■ INSTRUCTIONS TO FOLLOW
Below this line is a set of entries; quote exactly the lines from the line that contains "Cat Deeley feet photo thumbnail" to the line that contains "Medias de compresión", both lines included.

(DATA IN THIS EXERCISE)

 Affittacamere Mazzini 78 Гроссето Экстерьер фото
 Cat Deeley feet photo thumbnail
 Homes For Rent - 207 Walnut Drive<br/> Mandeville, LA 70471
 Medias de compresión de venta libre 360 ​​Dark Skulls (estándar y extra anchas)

(End DATA IN THIS EXERCISE)
(DATA IN THIS EXERCISE)

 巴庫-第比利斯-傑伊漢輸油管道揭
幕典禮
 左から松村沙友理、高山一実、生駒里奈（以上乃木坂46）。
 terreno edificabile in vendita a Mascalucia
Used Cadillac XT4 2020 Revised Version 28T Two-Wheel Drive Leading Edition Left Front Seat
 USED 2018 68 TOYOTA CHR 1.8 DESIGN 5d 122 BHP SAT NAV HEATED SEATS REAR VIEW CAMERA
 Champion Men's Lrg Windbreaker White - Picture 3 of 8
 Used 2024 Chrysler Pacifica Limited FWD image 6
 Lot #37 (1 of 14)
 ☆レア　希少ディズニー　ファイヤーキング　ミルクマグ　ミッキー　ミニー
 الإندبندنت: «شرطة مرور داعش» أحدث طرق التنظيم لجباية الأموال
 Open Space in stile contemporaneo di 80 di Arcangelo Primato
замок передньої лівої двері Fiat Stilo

(End DATA IN THIS EXERCISE)

■ EXERCISE RESPONSE
 Cat Deeley feet photo thumbnail
 Homes For Rent - 207 Walnut Drive<br/> Mandeville, LA 70471
 Medias de compresión de venta libre 360 ​​Dark Skulls (estándar y extra anchas)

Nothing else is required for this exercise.